>> begin SOURCE EXTRACT

Suzanne Lenglen: Sport and Fashion Film

After our last advisory board meeting, the film historian Marion Schmid sent us this link to a British Pathé film of the French tennis star Suzanne Lenglen dressed by Jean Patou playing at Wimbledon in June 1925.

It was sparked by our discussion in the meeting of what a historical fashion film might be, and what historical genres we might look at beyond fashion (dance, trick film, ethnographic film and animation) to discover different articulations of early 20th century fashion. ‘It’s definitely great tennis, up to you to decide whether it might be fashion film!’ wrote Marion of this film. She’d been inspired to search it out by the suggestion of another board member, the photographer’s agent Katy Barker, that we expand our research categories to think about sportswear in high fashion today (sometimes called athleisure).

Two things stand out about Lenglen from this film: her balletic sports style, and her intrinsic bodily elegance. Both are highlighted by the film’s use of slow motion, and its intertitles foreground the technological possibilities of film to capture physical performance.

They name-check the cameramen and editor, the colour sections of film in ‘Verachrome’, the slo-mo achieved by the ‘Ultra-Rapid Camera’ that recorded 160 frames per second, and the ‘panoramic-telephoto camera’ that captured Lenglen’s agility on court.

>> end SOURCE EXTRACT
>> begin MATERIAL SUPPLIED

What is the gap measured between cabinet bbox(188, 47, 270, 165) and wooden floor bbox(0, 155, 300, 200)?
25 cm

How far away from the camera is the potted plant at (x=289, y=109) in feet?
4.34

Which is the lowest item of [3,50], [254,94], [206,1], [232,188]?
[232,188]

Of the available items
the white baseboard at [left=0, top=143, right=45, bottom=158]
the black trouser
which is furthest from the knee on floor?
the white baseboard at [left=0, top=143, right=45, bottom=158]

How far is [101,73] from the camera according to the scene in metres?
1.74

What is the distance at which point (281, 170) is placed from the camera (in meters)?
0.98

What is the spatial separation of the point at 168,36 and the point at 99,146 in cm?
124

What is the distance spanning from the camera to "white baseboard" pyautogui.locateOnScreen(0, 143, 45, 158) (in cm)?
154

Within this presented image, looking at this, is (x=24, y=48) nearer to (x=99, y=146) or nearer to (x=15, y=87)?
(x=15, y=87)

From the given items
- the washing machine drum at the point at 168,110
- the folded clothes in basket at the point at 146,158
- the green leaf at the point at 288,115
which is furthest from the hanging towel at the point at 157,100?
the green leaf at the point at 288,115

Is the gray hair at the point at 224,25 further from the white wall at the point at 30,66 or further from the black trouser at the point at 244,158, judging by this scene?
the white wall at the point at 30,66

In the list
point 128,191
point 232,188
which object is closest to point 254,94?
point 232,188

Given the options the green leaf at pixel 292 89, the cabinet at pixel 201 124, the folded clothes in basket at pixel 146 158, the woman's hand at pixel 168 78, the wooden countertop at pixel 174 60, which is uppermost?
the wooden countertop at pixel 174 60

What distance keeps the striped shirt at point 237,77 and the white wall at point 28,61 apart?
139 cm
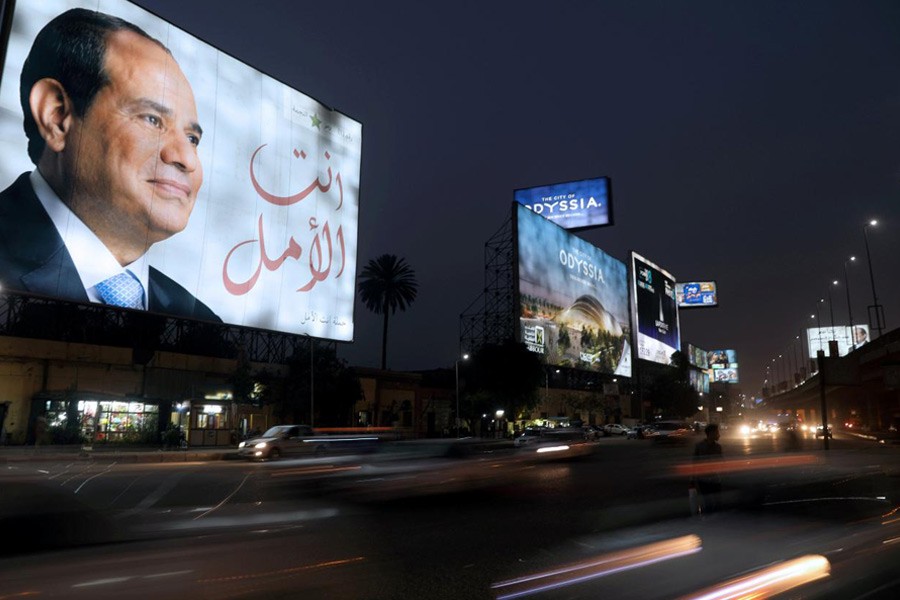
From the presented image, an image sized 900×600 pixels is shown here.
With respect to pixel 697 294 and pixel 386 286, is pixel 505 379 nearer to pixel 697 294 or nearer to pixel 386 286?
pixel 386 286

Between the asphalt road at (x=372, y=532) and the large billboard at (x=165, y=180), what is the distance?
46.2 feet

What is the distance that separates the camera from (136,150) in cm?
2950

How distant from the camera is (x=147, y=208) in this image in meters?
29.6

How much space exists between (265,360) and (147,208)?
1652cm

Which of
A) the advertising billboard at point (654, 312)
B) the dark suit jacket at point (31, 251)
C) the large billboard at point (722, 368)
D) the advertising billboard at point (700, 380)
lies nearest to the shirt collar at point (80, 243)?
the dark suit jacket at point (31, 251)

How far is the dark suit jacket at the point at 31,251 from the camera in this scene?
2516 cm

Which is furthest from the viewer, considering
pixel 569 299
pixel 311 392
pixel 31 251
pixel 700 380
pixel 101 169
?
pixel 700 380

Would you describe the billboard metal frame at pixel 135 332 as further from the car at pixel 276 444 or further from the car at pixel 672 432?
the car at pixel 672 432

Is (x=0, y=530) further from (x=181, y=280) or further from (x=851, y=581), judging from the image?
(x=181, y=280)

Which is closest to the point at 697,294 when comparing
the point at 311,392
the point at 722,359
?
the point at 722,359

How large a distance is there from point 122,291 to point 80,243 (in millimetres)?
2700

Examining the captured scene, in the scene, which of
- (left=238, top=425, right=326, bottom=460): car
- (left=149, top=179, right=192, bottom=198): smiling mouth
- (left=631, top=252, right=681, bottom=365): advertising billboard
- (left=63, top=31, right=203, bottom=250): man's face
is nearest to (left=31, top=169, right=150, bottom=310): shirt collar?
(left=63, top=31, right=203, bottom=250): man's face

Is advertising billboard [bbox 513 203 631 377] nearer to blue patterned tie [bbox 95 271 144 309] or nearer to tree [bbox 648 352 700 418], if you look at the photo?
tree [bbox 648 352 700 418]

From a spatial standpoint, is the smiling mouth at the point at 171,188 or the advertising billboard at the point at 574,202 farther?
the advertising billboard at the point at 574,202
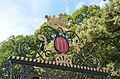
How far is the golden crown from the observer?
25.3 ft

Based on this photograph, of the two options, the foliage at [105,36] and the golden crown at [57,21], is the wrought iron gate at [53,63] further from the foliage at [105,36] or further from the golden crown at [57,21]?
the foliage at [105,36]

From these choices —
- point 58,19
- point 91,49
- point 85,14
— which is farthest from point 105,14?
point 85,14

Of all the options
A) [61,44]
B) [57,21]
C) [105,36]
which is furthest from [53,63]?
[105,36]

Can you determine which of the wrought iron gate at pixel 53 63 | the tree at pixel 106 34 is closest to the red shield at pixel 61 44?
the wrought iron gate at pixel 53 63

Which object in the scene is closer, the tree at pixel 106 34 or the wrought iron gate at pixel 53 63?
the wrought iron gate at pixel 53 63

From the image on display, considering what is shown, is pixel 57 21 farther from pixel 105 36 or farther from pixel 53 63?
pixel 105 36

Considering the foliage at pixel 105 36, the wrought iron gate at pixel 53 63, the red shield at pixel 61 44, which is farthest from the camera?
the foliage at pixel 105 36

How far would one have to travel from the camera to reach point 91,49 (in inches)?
520

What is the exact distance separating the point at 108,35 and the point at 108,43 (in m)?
0.68

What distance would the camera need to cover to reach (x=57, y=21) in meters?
7.84

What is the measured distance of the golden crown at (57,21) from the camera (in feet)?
25.3

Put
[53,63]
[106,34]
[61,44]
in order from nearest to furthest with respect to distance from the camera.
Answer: [53,63]
[61,44]
[106,34]

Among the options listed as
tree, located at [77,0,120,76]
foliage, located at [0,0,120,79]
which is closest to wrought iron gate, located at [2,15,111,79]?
foliage, located at [0,0,120,79]

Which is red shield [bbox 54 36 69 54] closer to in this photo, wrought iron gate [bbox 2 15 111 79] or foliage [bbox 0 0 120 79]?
wrought iron gate [bbox 2 15 111 79]
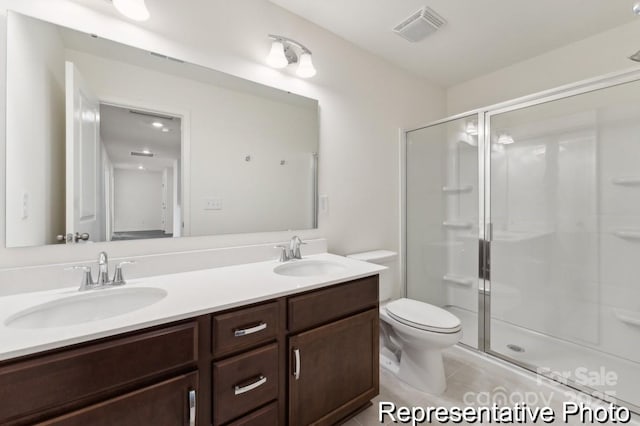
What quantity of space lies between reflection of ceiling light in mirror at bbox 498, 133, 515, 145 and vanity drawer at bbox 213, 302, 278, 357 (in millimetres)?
2185

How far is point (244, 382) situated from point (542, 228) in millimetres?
2408

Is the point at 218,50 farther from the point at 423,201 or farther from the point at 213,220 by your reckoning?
the point at 423,201

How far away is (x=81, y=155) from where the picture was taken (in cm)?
119

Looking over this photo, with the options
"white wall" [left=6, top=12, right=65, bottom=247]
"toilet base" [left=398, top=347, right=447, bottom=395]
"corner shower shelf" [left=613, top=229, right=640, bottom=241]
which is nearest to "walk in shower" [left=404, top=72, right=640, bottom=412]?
"corner shower shelf" [left=613, top=229, right=640, bottom=241]

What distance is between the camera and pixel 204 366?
931 mm

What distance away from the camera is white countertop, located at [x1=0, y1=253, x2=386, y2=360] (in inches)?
28.1

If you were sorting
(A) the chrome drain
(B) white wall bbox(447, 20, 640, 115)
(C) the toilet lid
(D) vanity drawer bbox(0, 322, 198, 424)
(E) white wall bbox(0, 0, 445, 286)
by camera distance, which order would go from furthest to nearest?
(A) the chrome drain
(B) white wall bbox(447, 20, 640, 115)
(C) the toilet lid
(E) white wall bbox(0, 0, 445, 286)
(D) vanity drawer bbox(0, 322, 198, 424)

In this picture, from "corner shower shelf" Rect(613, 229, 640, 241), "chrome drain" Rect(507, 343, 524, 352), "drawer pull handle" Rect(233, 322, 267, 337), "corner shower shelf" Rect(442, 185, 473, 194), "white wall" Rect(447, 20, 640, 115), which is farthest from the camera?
"corner shower shelf" Rect(442, 185, 473, 194)

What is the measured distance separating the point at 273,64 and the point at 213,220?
3.28 ft

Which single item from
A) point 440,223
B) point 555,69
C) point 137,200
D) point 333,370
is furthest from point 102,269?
point 555,69

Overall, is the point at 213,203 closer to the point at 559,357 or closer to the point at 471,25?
the point at 471,25

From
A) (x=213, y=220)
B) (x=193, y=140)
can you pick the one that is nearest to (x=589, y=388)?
(x=213, y=220)

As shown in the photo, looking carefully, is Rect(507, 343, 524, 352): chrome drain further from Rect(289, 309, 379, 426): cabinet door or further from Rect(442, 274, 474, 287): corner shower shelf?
Rect(289, 309, 379, 426): cabinet door

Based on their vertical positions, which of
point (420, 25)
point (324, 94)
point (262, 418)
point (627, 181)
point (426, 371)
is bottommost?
point (426, 371)
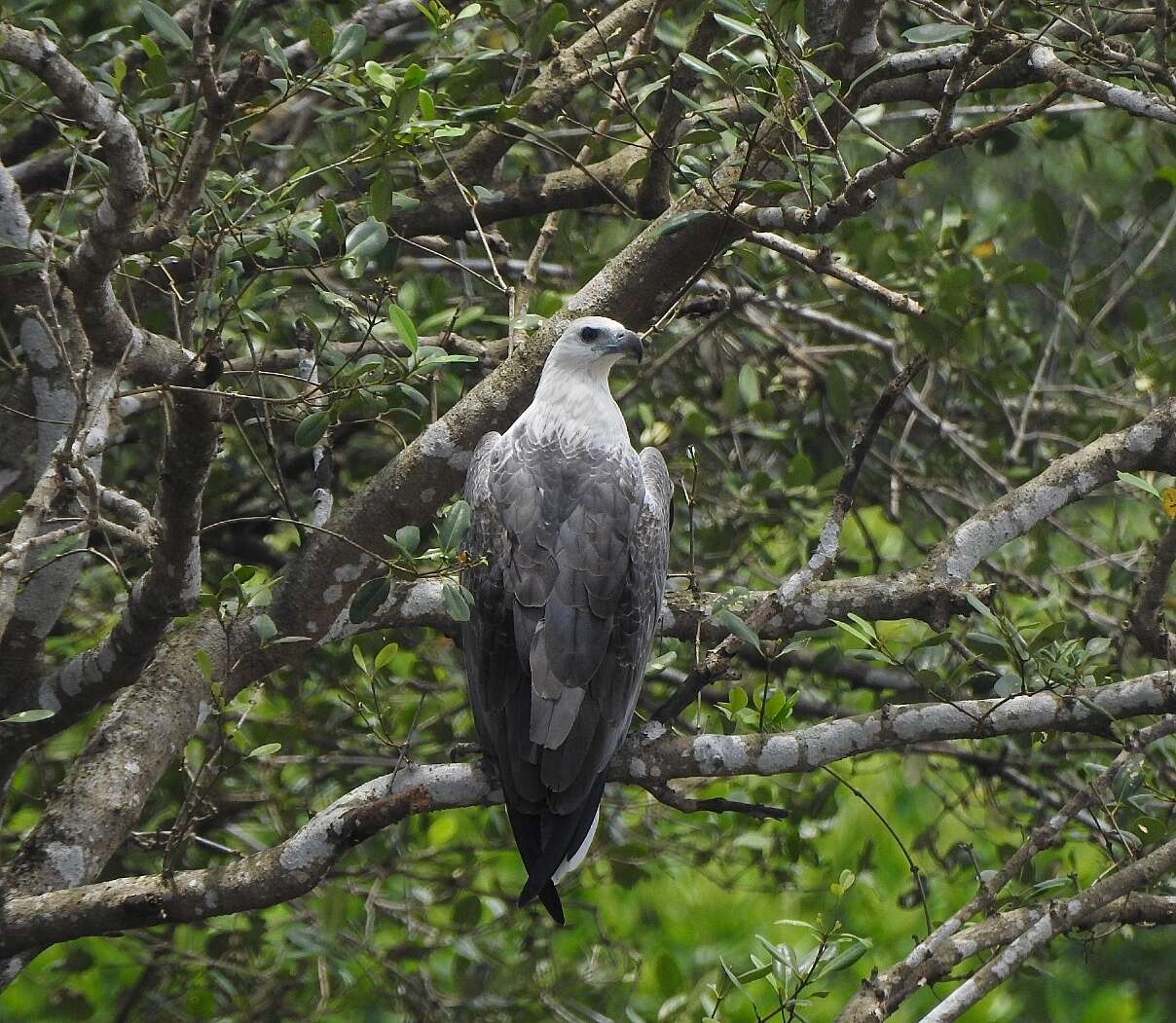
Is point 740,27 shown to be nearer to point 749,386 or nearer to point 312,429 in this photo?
point 312,429

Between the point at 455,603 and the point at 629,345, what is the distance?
3.84 ft

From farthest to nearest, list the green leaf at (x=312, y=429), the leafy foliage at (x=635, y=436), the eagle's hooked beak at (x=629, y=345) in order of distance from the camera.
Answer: the eagle's hooked beak at (x=629, y=345)
the leafy foliage at (x=635, y=436)
the green leaf at (x=312, y=429)

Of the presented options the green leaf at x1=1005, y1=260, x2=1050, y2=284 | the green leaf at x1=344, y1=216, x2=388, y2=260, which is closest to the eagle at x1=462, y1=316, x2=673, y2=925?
the green leaf at x1=344, y1=216, x2=388, y2=260

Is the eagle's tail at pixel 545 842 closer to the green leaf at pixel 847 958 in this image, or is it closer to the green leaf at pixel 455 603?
the green leaf at pixel 847 958

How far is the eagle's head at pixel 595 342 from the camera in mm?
3377

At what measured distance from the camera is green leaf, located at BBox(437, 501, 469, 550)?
250 centimetres

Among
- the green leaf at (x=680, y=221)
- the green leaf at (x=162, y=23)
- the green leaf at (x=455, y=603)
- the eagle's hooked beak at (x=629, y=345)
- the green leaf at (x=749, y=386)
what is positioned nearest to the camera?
the green leaf at (x=455, y=603)

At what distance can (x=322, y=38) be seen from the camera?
2.62 m

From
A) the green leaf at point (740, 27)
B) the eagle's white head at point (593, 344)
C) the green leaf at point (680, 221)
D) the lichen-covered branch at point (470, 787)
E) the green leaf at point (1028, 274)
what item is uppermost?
the green leaf at point (740, 27)

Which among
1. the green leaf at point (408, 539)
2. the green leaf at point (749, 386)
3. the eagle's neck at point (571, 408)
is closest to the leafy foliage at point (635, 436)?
the green leaf at point (749, 386)

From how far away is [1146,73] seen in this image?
2707mm

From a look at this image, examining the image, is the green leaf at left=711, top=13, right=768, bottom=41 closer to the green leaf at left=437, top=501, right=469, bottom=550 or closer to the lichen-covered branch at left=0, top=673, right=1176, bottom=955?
the green leaf at left=437, top=501, right=469, bottom=550

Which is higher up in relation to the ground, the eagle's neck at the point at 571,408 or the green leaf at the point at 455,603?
the green leaf at the point at 455,603

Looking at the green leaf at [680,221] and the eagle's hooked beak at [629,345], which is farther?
the eagle's hooked beak at [629,345]
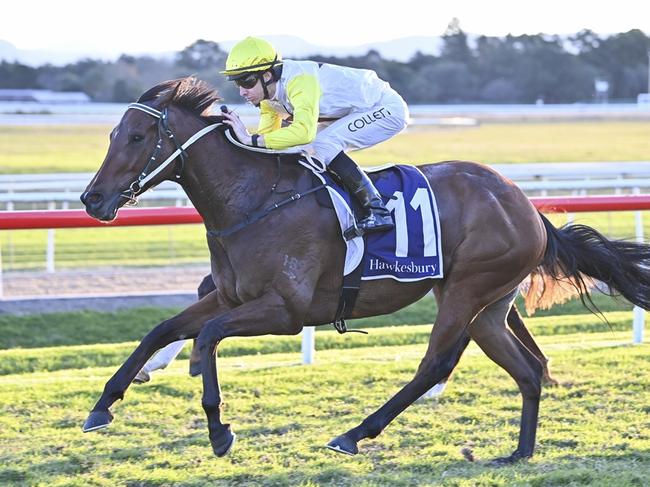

>> end MATERIAL SUPPLIED

## WRITTEN TASKS
1. According to the Suzanne Lenglen text, how many frames per second did the "Ultra-Rapid Camera" record?
2. Return the passage of the Suzanne Lenglen text starting with "After our last" and going on through "in June 1925.".

## RESPONSES FOR EACH TASK
1. 160 frames per second.

2.
After our last advisory board meeting, the film historian Marion Schmid sent us this link to a British Pathé film of the French tennis star Suzanne Lenglen dressed by Jean Patou playing at Wimbledon in June 1925.